**Supplied data:**
+ + + + + + +

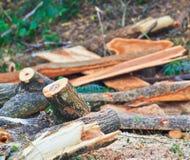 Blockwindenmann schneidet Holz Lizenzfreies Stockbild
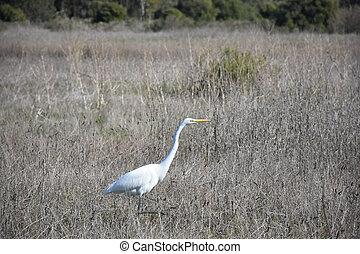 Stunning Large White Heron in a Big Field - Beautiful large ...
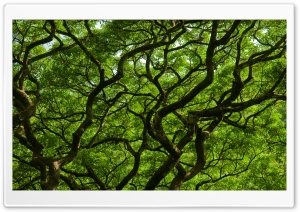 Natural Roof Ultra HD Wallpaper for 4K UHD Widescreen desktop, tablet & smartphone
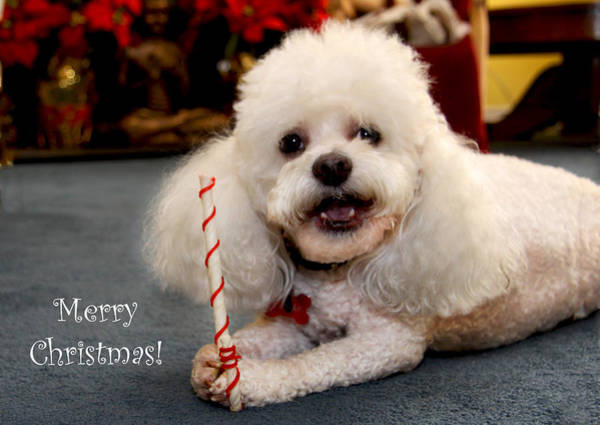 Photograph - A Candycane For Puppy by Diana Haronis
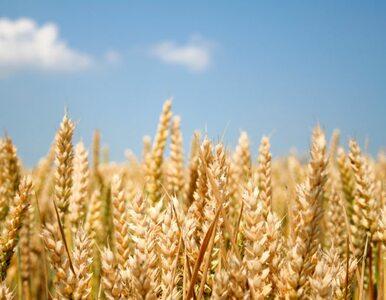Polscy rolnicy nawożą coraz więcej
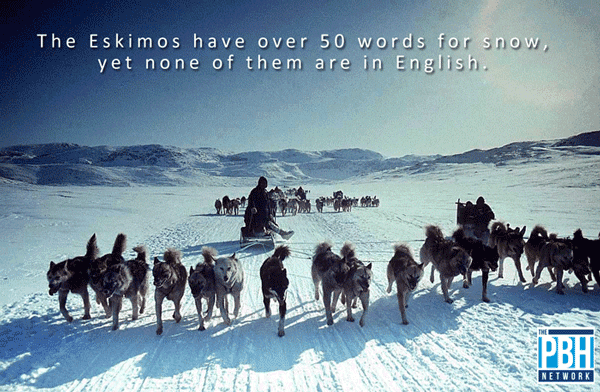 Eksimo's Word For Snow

+ + + + + + +

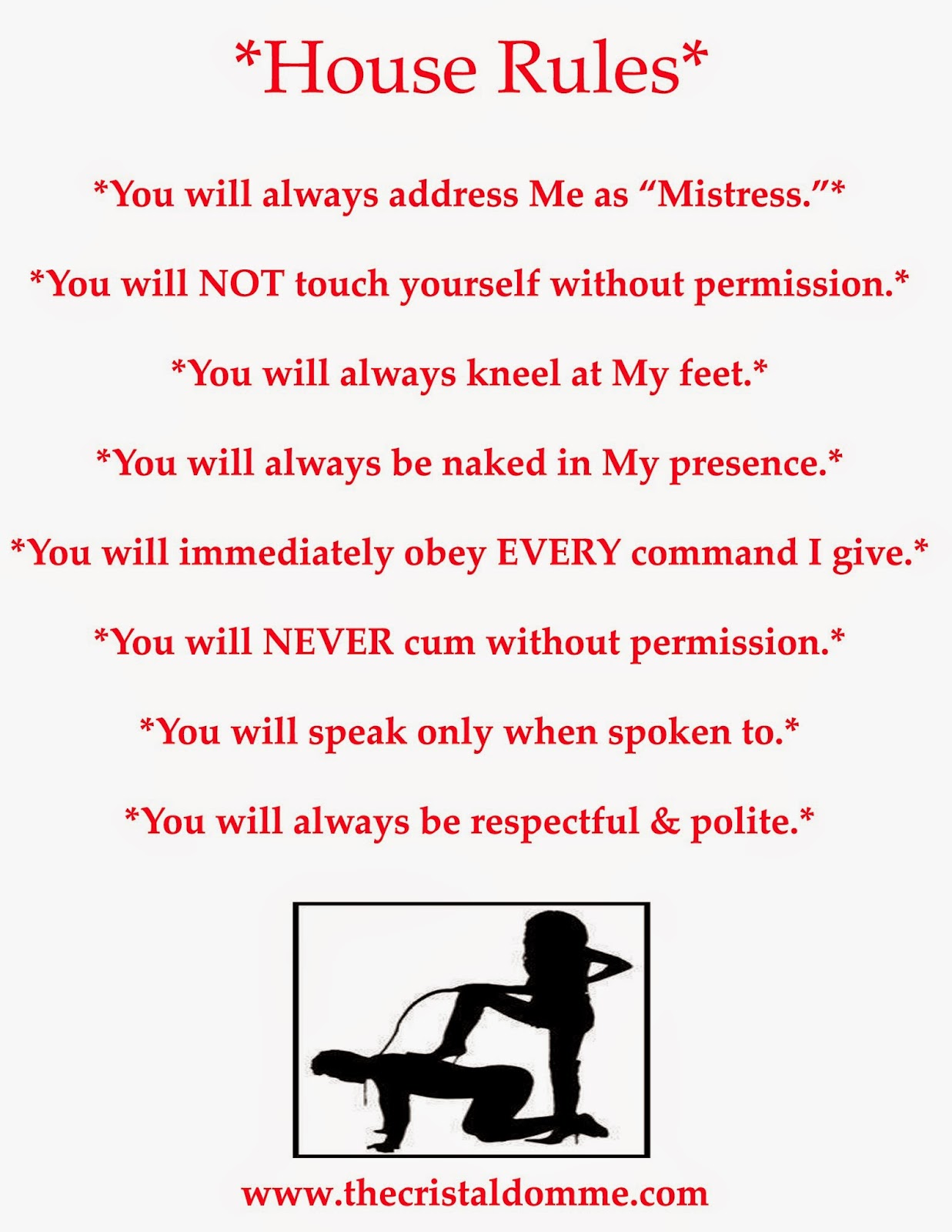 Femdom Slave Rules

+ + + + + + +

**Instructions for the task:** What do the entries above read from the line containing "Blockwindenmann schneidet Holz" through the line containing "Eksimo's Word For Snow"? Output those lines exactly, both ends included, with the pictures left out.

**Result below:**
 Blockwindenmann schneidet Holz Lizenzfreies Stockbild
 Stunning Large White Heron in a Big Field - Beautiful large ...
 Natural Roof Ultra HD Wallpaper for 4K UHD Widescreen desktop, tablet & smartphone
 Photograph - A Candycane For Puppy by Diana Haronis
Polscy rolnicy nawożą coraz więcej
 Eksimo's Word For Snow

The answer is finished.